--- START OF Text block ---
Concrete Pipe News Spring 2018

Many U.S. states are cautious about the use of SCC, and most do not have fully developed specifications to produce the mix, mainly due to lack of familiarity or promotion by our Industry. State DOTs, however, are becoming more interested in SCC and are beginning to work with reinforced concrete producers to develop specifications that have been adopted by municipal public works officials. Some of the state DOTs already accepting SCC in specifications are CA, MN, IA NE, ND, SD, MT, WY, KS, MO, WI, VA, NY, NJ, PA, and MD. California, Iowa and South Dakota have published specifications for SCC.

Caltrans 2015 Standard Specification section 90-5 allows SCC in precast concrete, providing the mix design has been prequalified per section 90-5.01D(2)(c) Prequalification of Mix Design. All other types of construction require approval in the special provisions, or special approval must be requested for a project.

The SCC Basics – 101

Concrete is typically considered a Bingham fluid, which is described in terms of yield stress and plastic viscosity. The yield stress is the shear stress to initiate or maintain flow and the plastic viscosity is the resistance to flow once the yield stress is exceeded. SCC should have a very low yield stress, but the plastic viscosity can vary. (Wikipedia)

The addition of superplasticizers and viscosity modifiers supplied by admixtures companies reduce viscosity and segregation. Concrete that segregates loses strength and results in lower durability and honeycombed areas next to the formwork. Admixtures companies and vendors supply increasingly complex and specialized raw materials that yield products tailored to specific construction environments and concrete production capacity. A well-designed SCC mix does not segregate and has high deformability and excellent stability characteristics. For these reasons, reinforced concrete producers enjoy the benefits of increased potential for reduced vibration and automation in precast facilities, increased worker productivity, and reduced health and safety issues related to vibration. Because the production process is improved, higher quality products are the outcome.
--- END OF Text block ---
Directives:
**1)** For each statement, decide whether the SCC article agrees with it. Answer yes or no, and quote the words from the article that decide it. (a) California, Iowa and South Dakota have published specifications for SCC. (b) SCC should have a high yield stress. (c) Caltrans section 90-5 allows SCC in every type of construction without any further approval.
**2)** Rewrite the paragraph of the SCC article that begins "The addition of superplasticizers" as a short bulleted list that keeps its main facts.
**3)** According to the SCC article, what is plastic viscosity?
--- START OF Supplied data ---
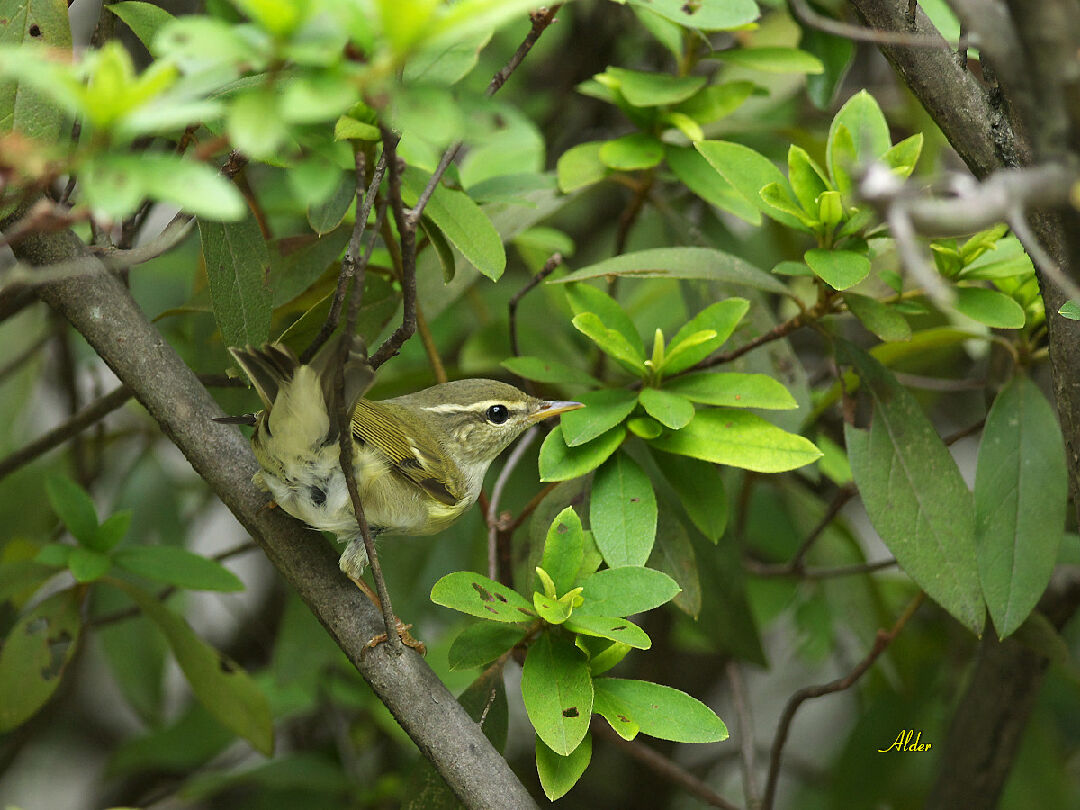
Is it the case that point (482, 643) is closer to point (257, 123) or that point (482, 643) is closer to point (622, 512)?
--- END OF Supplied data ---
Written answers:
**1)**
(a) Yes: "California, Iowa and South Dakota have published specifications for SCC."
(b) No: "SCC should have a very low yield stress, but the plastic viscosity can vary."
(c) No: "All other types of construction require approval in the special provisions, or special approval must be requested for a project."

**2)**
- Superplasticizers and viscosity modifiers from admixtures companies reduce viscosity and segregation.
- Concrete that segregates loses strength and durability and forms honeycombed areas next to the formwork.
- Admixtures companies and vendors supply increasingly specialized raw materials. These materials yield products tailored to specific construction environments and production capacity.
- A well-designed SCC mix does not segregate and has high deformability and excellent stability.
- For producers, the benefits include:
  - less vibration
  - more automation in precast facilities
  - higher worker productivity
  - fewer vibration-related health and safety issues
- The improved production process results in higher quality products.

**3)** Plastic viscosity is the resistance to flow once the yield stress is exceeded.